• Task directions: Change "closest" to "nearest" in the material below and write it out again with everything else unchanged. Leave out the pictures.

• Input material:
- - -

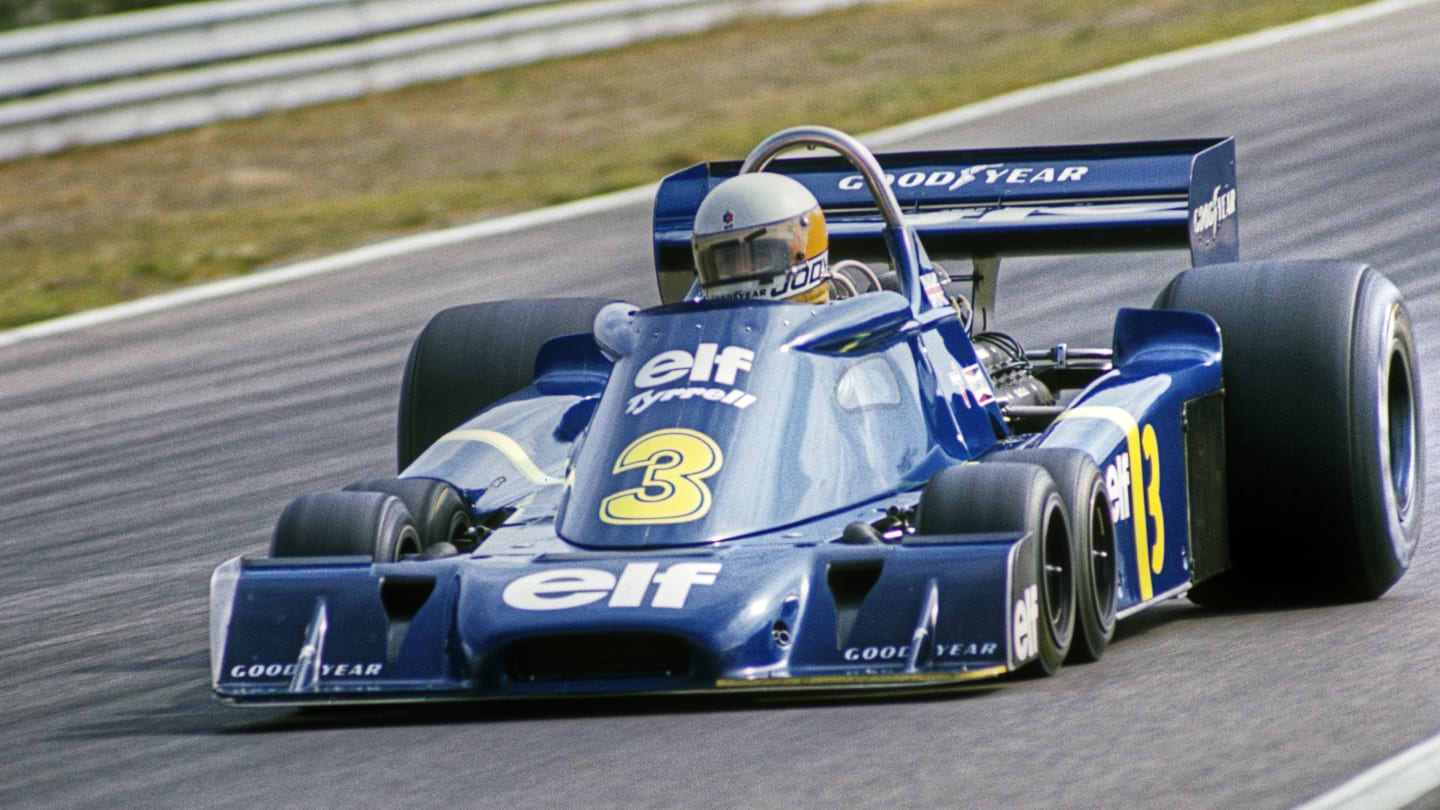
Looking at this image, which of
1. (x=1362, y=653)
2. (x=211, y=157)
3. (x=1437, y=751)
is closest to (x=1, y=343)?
(x=211, y=157)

- - -

• Finished task:
Looking at this image, which of
1. (x=1362, y=653)
2. (x=211, y=157)
3. (x=1437, y=751)
is nearest to (x=1, y=343)?
(x=211, y=157)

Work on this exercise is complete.